Not another euro to Athens
Martin Hüfner: The euro's chances are 50:50
Until a new government has been established in Athens that will stick to the requirements of the aid package agreement, no more money should flow in that direction, Hüfner said. Euro partners likewise do not want to help out with further billions until the so-called troika - the European Commission, the European Central Bank and the International Monetary Fund - confirm that Greece is adhering to austerity policies.
If the next tranche does not arrive, Greece first faces insolvency and then an exit from the eurozone at the end of June. A collapse of banks, a weakening economy and social unrest could be the result. But it doesn't have to come to that. According to Thomas Mayer, chief economist at Deutsche Bank, Greece could run two currencies at the same time for a while. Rather than salaries and pensions, Greeks could receive debentures that they could trade amongst themselves and use to cover their everyday needs. Mayer calls the debentures "geuros" - Greek euros. "That would be one solution for being able to partially separate from the euro. It's probably the lesser of two evils," Mayer said.

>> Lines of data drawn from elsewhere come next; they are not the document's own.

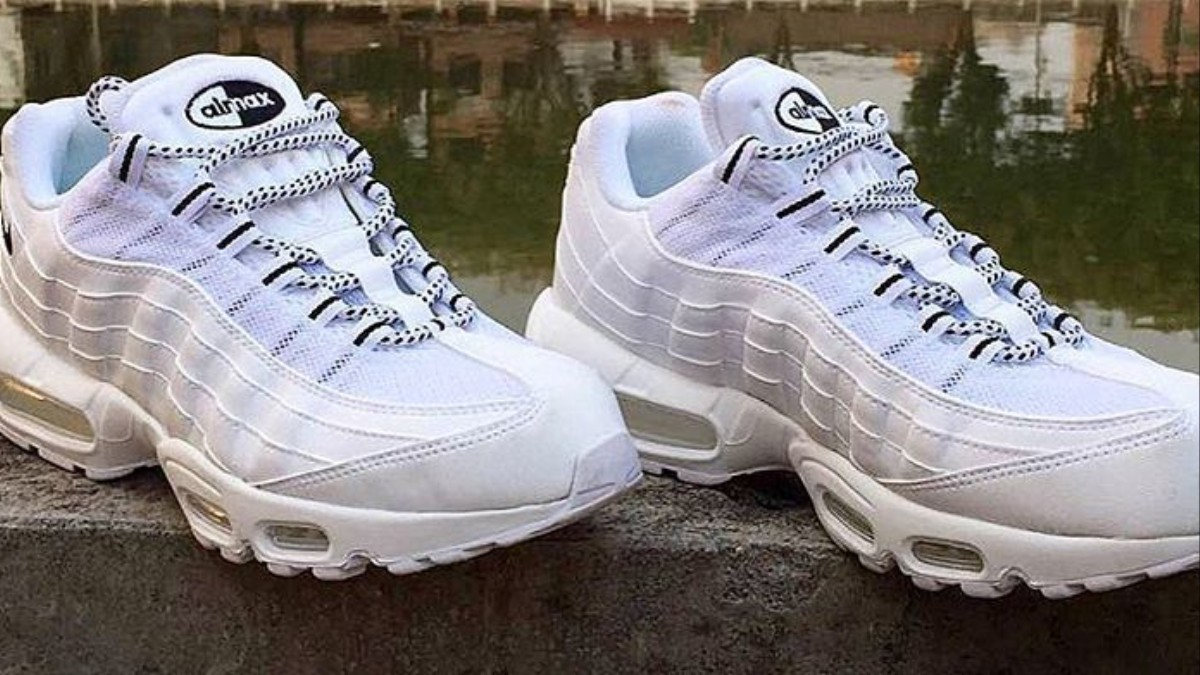 buy popular 5bd1f cd185 nike and stussy team up to recreate the air max 95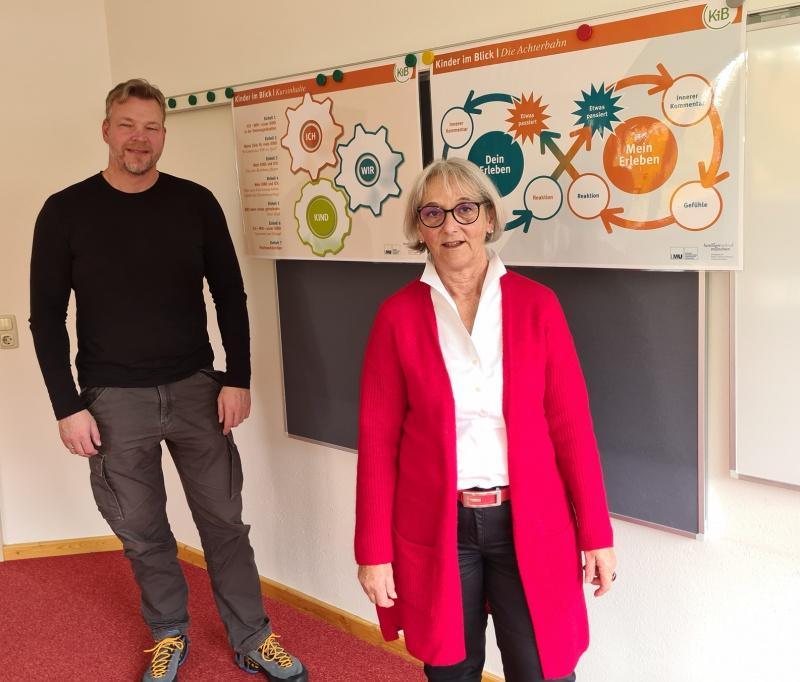 Aloisia Rothenwührer und Stephan Unbehagen von der Erziehungsberatung haben das Kompetenztraining für Eltern in den Landkreis gebracht. Seither helfen sie Familien in der Trennungsphase, achtsam miteinander umzugehen.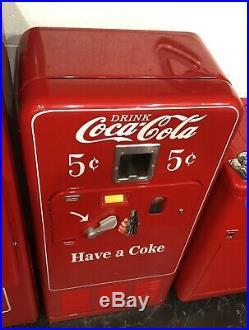 Original 1950's Antique COKE MACHINE Coca Cola RESTORED Coin Op Vending VMC 33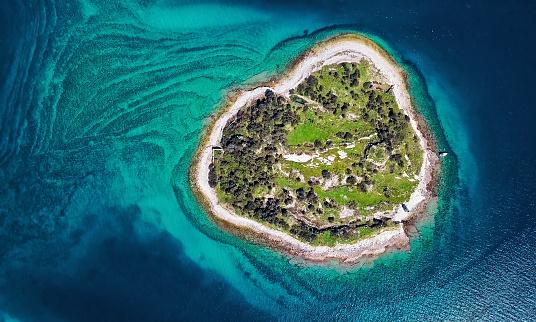 Island「Top aerial view of desert island, Brijuni park, Croatia」:スマホ壁紙(17)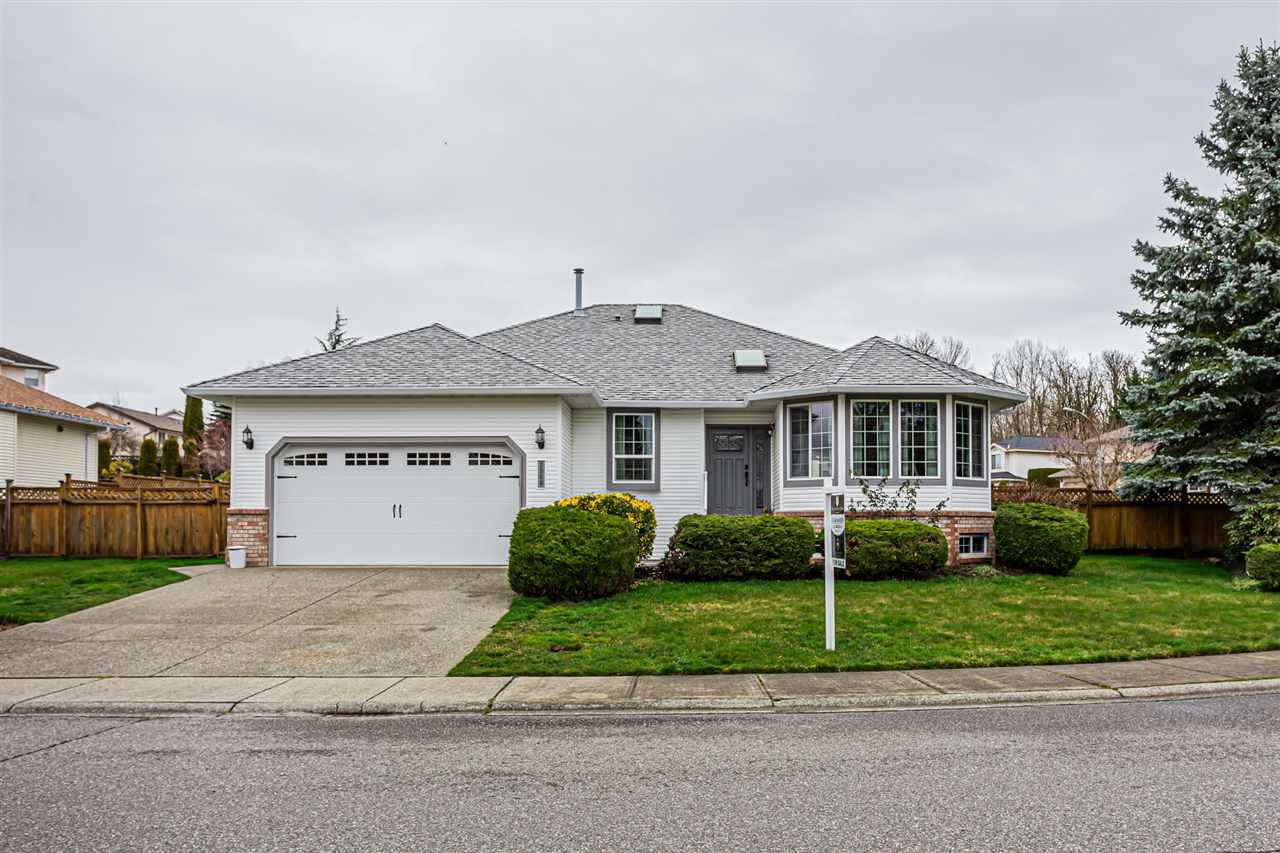 Main Photo: 2960 SOUTHERN Crescent in Abbotsford: Abbotsford West House for sale : MLS®# R2460034
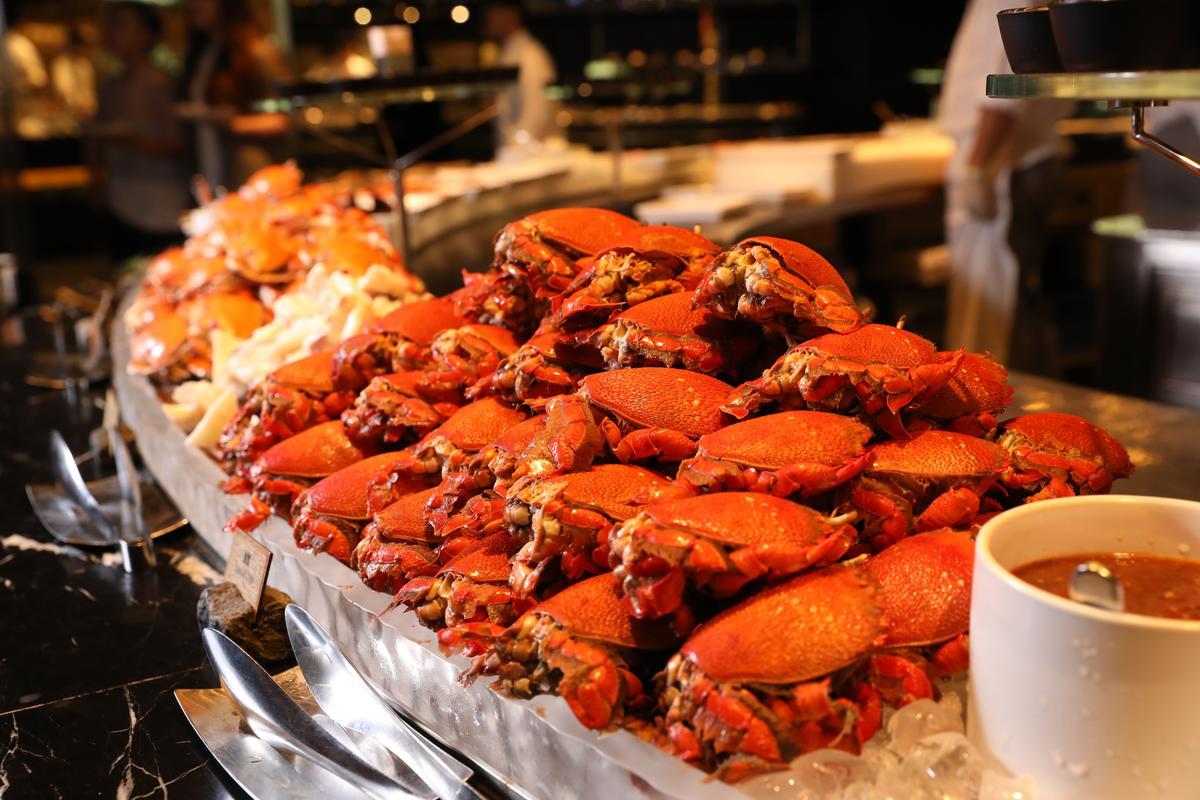 餐檯堆滿蟹類,這天午餐光螃蟹就有蒸烤原味的旭蟹、三點蟹、櫻花蟹。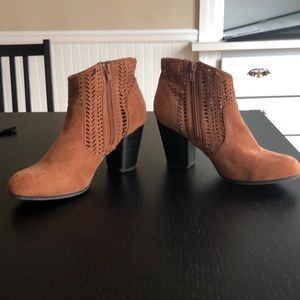 Shoes - Cute brown booties w/ eyelet detailing, size 8.5
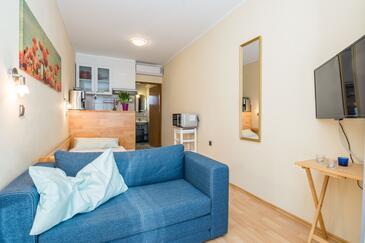 Vir, Гостиная в размещении типа studio-apartment, доступный кондиционер, Домашние животные допускаются и WiFi.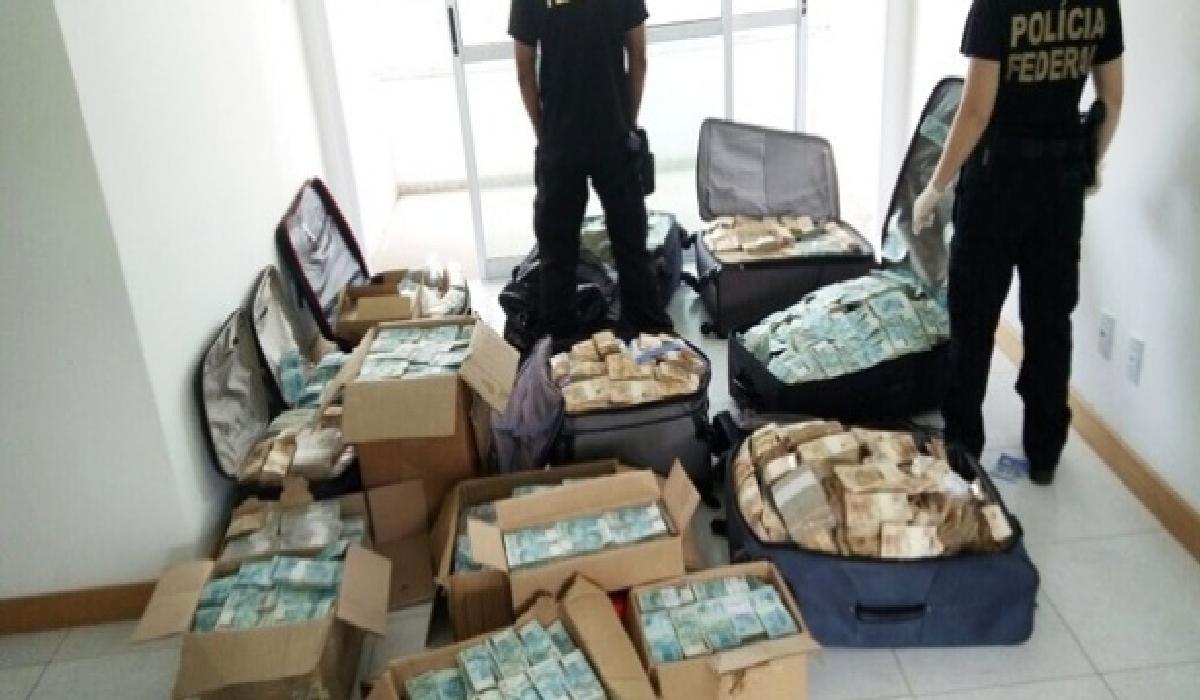 O ex-assessor relatou que fazia a contagem do montante em uma sala reservada do imóvel.
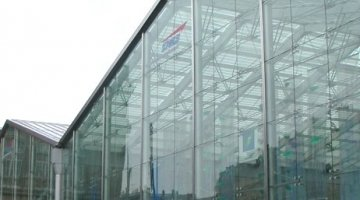 Point-fixed glass facade a railway station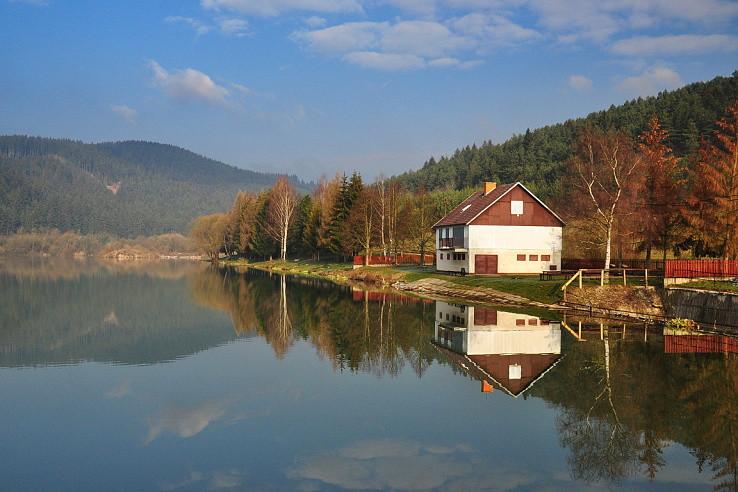 Ráno na neslušskom rybníku
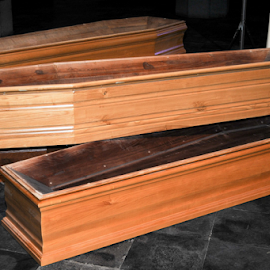 Coffins by Lucien Vandenbroucke - Artistic Objects Furniture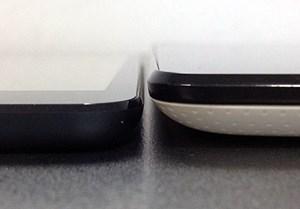 Das iPad Mini ist von den Abmessungen zwar etwas größer als das Nexus 7, allerdings dünner und leichter.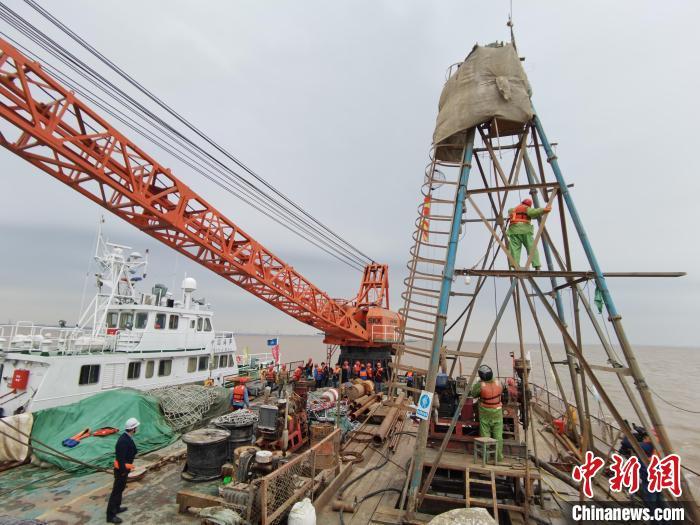 新建通苏嘉甬铁路杭州湾跨海大桥完成地质勘探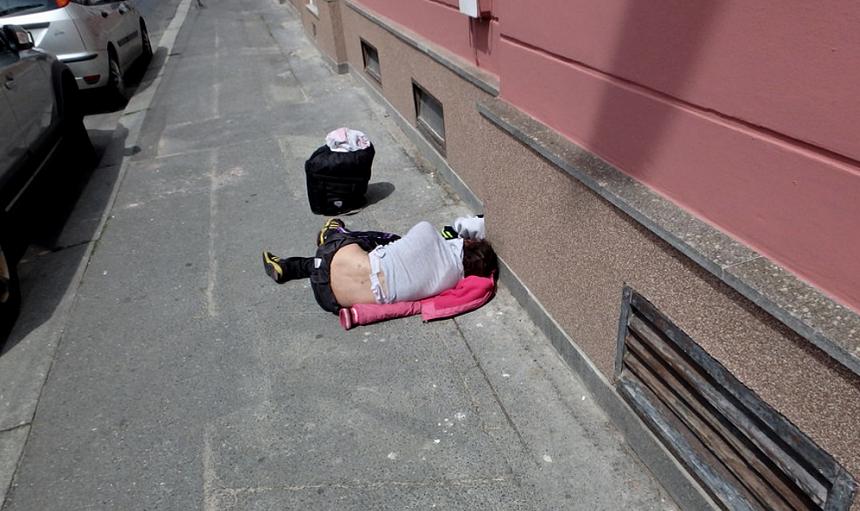 opilá žena si ustlala v tylově ulici, mpplzen.cz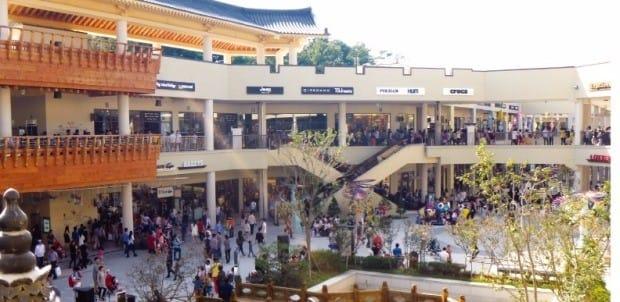 롯데아울렛 부여점은 연 300만 명이 다녀가는 관광 명소가 됐다. 롯데백화점 제공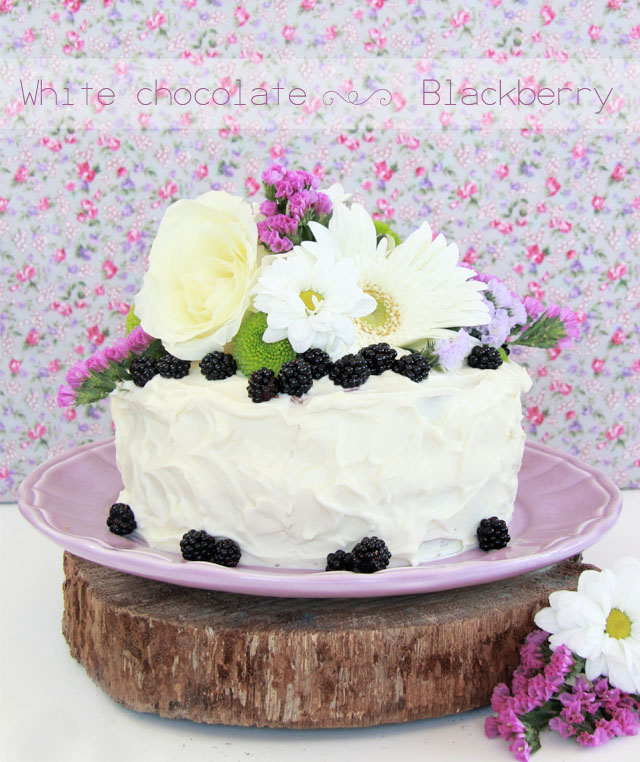 tarta de chocolte blanco y moras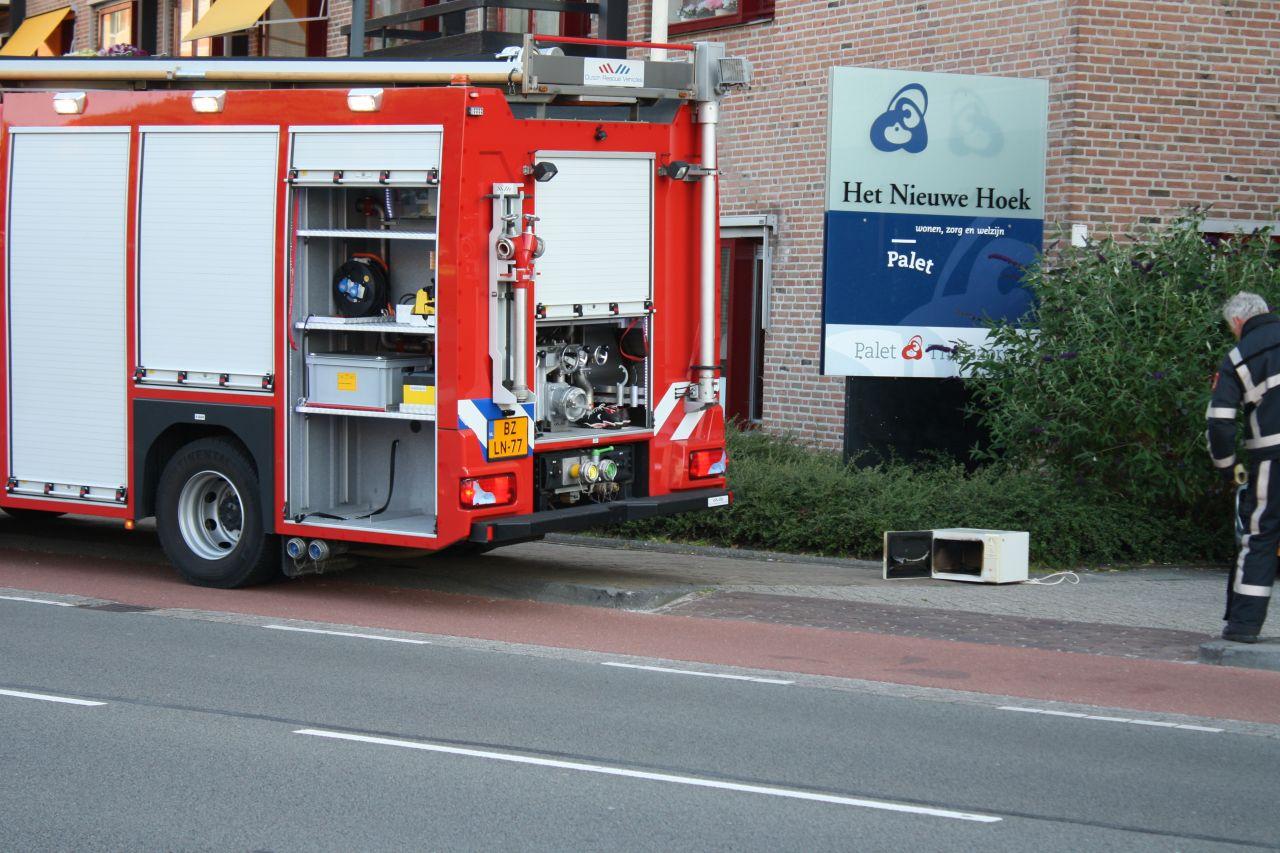 Magnetron in brand in Nieuwe Hoek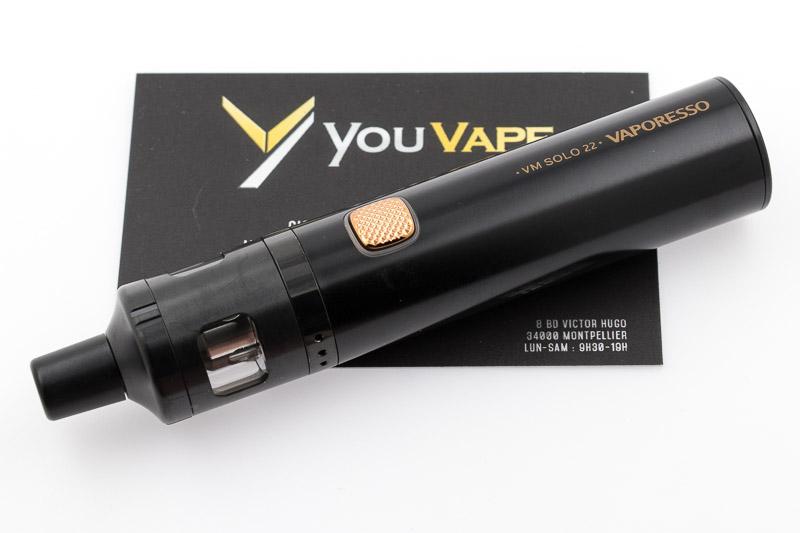 Kit VM Solo 22 noir allongé sur carte de visite youvape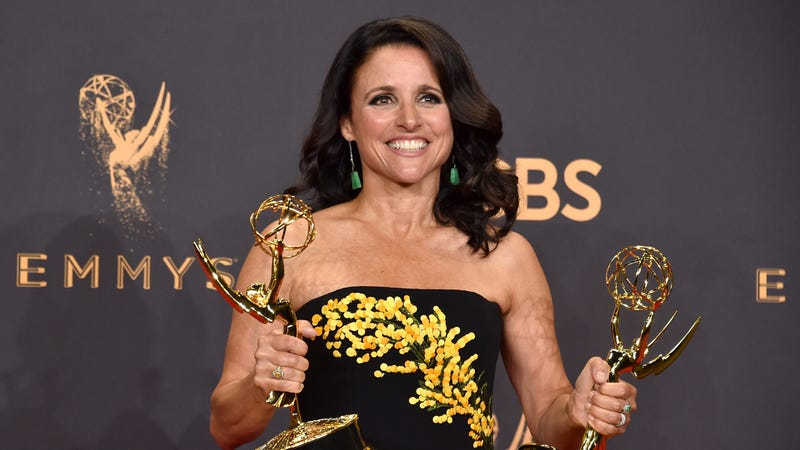 Illustration for article titled Blessings to Julia Louis-Dreyfus, Who Is Healing Nicely in Hawaii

Financial markets are meanwhile viewing Greece as the lesser problem for the eurozone, with Spain having long ago tipped the scales. The eurozone's fourth largest economy is suffering from its faltering bank sector, where ever greater problems are revealing themselves after the real estate bubble burst.
Experts mixed over the situation in Spain
Thomas Mayer: Spain has options
"Anyone with common sense would say that Spain should also dip into the bailout fund," Hüfner said. "Interest rates have risen dramatically. The country simply doesn't have any more money." He said Spain would just have to swallow its national pride and accept the situation.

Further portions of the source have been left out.